[Opening Selected excerpt section]

Goldman Sachs says the real economy is not yet reflecting the sweeping narratives surrounding artificial intelligence.
In a new installment of the bank’s Breaks of the Game podcast, Tony Pasquariello, global head of hedge fund coverage at Goldman Sachs, says corporate earnings data paints a more measured picture.
According to Pasquariello, only a tiny fraction of US companies have tied AI to earnings growth.
“There are a lot of people with very strong views about what the future is going to look like. About half of S&P companies when reporting Q4 earnings, they talked about AI in the quest for efficiency and productivity.
Only 10% of companies specifically attached that to a use case, but only 1% of companies actually attached it to earnings growth.”
Pasquariello says the gap goes to show that AI is still in the very early stages of its cycle.

[Closing Selected excerpt section]

■ **Required work**:
1. In the Goldman Sachs passage, what is Tony Pasquariello's job title?
2. List every share of S&P companies that the Goldman Sachs passage gives, along with what each share did with AI.
3. Please extend the Goldman Sachs passage on AI and corporate earnings with a few sentences that follow on from its final line.

[Opening Records supplied section]

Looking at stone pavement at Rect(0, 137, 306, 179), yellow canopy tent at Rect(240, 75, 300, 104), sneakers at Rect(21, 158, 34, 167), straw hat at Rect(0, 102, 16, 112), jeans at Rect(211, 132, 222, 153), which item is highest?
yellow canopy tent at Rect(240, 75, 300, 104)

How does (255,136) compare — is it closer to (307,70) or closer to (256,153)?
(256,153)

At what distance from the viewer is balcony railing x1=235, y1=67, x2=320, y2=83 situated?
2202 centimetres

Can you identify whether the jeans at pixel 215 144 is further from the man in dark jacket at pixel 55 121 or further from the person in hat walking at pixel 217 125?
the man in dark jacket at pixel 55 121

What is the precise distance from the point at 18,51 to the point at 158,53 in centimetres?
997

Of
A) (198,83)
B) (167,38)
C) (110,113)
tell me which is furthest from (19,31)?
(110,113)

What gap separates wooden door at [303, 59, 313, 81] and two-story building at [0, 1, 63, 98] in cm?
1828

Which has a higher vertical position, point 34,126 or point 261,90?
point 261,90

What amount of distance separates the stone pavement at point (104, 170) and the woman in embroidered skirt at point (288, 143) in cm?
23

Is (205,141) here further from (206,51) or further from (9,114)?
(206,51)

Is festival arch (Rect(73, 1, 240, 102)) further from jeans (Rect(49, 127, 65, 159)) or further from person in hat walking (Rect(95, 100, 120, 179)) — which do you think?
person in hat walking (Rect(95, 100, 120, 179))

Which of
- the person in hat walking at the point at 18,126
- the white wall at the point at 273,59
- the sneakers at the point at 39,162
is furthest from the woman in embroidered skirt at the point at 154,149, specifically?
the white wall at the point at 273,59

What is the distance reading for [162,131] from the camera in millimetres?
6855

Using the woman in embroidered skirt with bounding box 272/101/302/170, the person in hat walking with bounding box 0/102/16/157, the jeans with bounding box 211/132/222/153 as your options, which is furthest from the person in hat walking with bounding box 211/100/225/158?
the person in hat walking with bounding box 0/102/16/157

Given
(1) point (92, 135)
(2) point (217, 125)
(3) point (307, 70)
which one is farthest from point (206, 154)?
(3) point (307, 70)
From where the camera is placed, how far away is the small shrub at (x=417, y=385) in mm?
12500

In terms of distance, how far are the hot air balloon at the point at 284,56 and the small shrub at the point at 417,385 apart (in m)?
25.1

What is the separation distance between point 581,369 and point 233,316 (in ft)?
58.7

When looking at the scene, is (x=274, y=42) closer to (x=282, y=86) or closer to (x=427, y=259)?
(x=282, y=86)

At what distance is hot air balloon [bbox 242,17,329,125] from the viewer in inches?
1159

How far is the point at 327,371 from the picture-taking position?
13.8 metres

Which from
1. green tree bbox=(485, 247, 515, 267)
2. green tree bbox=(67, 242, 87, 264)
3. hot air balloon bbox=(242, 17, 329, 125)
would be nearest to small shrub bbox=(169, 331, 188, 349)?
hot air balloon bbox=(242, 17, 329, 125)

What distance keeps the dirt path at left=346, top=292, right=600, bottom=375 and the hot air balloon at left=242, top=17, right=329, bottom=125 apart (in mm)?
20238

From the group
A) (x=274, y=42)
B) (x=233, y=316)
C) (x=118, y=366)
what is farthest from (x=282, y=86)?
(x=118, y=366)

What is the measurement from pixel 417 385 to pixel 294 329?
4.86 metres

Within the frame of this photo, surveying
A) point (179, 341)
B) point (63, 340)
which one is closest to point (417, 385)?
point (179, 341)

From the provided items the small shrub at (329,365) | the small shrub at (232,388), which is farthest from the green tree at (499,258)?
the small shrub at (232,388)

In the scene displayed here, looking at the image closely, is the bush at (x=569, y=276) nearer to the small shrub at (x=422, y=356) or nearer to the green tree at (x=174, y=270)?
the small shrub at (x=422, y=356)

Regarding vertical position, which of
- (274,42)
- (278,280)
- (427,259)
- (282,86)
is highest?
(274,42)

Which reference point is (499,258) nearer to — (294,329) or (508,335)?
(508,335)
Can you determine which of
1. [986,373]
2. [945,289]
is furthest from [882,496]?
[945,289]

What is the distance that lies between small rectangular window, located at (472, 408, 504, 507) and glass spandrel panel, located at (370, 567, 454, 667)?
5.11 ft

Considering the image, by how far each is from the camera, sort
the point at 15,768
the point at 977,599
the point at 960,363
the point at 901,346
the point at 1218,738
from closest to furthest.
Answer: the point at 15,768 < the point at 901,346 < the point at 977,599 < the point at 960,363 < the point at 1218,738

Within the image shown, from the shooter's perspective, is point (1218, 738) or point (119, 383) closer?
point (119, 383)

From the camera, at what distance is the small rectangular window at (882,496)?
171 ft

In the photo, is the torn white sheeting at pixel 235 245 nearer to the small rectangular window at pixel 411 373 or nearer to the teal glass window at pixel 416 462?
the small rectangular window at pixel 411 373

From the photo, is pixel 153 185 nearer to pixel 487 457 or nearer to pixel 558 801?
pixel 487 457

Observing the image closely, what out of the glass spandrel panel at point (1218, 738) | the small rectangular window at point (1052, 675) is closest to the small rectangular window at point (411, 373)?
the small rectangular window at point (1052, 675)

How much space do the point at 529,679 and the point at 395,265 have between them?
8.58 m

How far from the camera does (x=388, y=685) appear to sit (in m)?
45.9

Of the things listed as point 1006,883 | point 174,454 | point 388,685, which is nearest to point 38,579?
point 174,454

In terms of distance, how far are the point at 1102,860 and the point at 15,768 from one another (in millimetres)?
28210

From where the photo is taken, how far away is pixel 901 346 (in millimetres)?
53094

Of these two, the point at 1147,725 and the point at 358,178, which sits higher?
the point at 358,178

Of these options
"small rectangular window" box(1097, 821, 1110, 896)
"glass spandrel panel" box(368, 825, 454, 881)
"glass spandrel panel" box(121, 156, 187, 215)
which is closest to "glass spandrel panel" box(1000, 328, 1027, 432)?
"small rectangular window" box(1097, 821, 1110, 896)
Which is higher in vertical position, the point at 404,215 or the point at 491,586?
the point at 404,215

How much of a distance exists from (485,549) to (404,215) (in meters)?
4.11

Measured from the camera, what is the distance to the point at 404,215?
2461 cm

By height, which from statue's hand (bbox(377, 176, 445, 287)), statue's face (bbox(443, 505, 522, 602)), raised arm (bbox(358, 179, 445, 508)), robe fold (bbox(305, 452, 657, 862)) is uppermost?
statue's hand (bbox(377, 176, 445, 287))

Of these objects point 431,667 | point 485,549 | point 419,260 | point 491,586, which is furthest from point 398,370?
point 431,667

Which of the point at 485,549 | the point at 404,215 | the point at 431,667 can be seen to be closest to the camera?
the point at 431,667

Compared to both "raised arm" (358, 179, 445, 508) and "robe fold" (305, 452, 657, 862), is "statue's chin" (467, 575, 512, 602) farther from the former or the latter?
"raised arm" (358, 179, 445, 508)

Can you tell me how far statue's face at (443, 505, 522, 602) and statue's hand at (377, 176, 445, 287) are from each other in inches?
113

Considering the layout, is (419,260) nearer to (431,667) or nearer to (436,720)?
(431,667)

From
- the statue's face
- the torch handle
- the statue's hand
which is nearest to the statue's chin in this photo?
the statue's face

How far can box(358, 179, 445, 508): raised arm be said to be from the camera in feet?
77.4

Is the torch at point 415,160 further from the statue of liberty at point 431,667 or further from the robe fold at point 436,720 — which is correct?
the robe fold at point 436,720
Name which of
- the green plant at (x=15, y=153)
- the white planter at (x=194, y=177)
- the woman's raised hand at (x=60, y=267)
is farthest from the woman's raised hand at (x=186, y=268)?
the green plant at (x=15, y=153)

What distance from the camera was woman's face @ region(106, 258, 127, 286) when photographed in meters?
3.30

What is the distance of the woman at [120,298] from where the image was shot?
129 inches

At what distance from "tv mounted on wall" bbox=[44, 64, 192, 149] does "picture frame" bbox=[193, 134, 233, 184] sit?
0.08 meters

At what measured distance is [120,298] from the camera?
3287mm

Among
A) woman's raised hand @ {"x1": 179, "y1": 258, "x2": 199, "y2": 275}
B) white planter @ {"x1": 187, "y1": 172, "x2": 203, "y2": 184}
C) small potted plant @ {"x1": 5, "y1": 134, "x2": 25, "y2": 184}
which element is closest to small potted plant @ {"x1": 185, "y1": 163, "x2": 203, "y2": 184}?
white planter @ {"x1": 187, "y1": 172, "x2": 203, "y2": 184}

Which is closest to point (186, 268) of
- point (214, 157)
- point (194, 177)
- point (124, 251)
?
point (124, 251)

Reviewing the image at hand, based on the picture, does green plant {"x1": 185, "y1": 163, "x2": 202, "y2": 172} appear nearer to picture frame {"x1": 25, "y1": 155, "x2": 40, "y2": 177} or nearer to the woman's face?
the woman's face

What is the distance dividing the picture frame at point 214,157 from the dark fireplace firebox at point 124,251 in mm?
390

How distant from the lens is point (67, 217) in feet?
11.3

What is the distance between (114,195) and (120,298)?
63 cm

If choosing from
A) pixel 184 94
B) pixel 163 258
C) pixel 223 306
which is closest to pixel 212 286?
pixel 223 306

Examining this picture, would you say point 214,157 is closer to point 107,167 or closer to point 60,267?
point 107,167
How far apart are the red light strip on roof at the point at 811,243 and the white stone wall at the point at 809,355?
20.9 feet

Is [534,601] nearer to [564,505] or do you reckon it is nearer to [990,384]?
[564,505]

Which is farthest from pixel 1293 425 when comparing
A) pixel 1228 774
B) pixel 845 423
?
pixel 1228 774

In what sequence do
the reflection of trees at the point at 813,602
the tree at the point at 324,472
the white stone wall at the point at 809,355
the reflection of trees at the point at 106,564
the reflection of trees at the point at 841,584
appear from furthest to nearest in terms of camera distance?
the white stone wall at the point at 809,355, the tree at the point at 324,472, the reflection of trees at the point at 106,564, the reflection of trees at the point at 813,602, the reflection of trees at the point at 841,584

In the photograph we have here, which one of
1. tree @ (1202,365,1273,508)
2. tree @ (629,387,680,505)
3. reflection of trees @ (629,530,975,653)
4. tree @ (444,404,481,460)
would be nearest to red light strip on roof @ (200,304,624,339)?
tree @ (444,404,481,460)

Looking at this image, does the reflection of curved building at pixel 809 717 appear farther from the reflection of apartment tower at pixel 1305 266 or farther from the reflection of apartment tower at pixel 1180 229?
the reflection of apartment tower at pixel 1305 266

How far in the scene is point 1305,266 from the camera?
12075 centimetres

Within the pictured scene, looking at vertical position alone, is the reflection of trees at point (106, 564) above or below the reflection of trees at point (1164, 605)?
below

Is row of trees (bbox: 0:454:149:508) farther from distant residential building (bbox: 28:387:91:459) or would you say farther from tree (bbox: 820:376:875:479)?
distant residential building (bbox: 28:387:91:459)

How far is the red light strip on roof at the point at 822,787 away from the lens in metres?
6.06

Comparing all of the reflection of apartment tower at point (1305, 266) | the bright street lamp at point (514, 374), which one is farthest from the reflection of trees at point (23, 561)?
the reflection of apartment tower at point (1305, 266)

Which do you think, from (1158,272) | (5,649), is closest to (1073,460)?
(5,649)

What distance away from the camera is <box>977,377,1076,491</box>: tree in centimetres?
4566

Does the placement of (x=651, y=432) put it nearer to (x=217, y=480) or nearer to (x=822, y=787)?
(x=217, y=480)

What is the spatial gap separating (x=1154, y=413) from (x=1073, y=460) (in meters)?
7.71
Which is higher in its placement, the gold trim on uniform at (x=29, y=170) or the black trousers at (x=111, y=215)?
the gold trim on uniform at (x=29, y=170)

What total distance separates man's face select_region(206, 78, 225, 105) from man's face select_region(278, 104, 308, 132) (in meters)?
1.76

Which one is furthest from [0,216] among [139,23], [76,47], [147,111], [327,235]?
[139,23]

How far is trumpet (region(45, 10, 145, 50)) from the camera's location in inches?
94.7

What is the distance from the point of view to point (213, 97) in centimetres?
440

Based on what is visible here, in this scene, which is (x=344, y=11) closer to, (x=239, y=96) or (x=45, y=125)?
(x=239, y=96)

[Closing Records supplied section]

■ **Expected results**:
1. He is global head of hedge fund coverage at Goldman Sachs.

2.
- About half: talked about AI in the quest for efficiency and productivity when reporting Q4 earnings
- 10%: attached AI to a specific use case
- 1%: attached AI to earnings growth

3.
“And so in the real world, you just realize it is still so early. And there’s so much that is not known. I tried to resist the idea perhaps at the edge is the dystopian versus the utopian view of all this because we just don’t know.”
Pasquariello’s view comes following a viral Citrini AI report, where the authors laid out an AI bullish scenario that drove the US unemployment rate to 10.2%. According to Citrini Research, it is within the realm of possibility for AI to exceed expectations that US firms slash headcount to invest the freed up funds in artificial intelligence.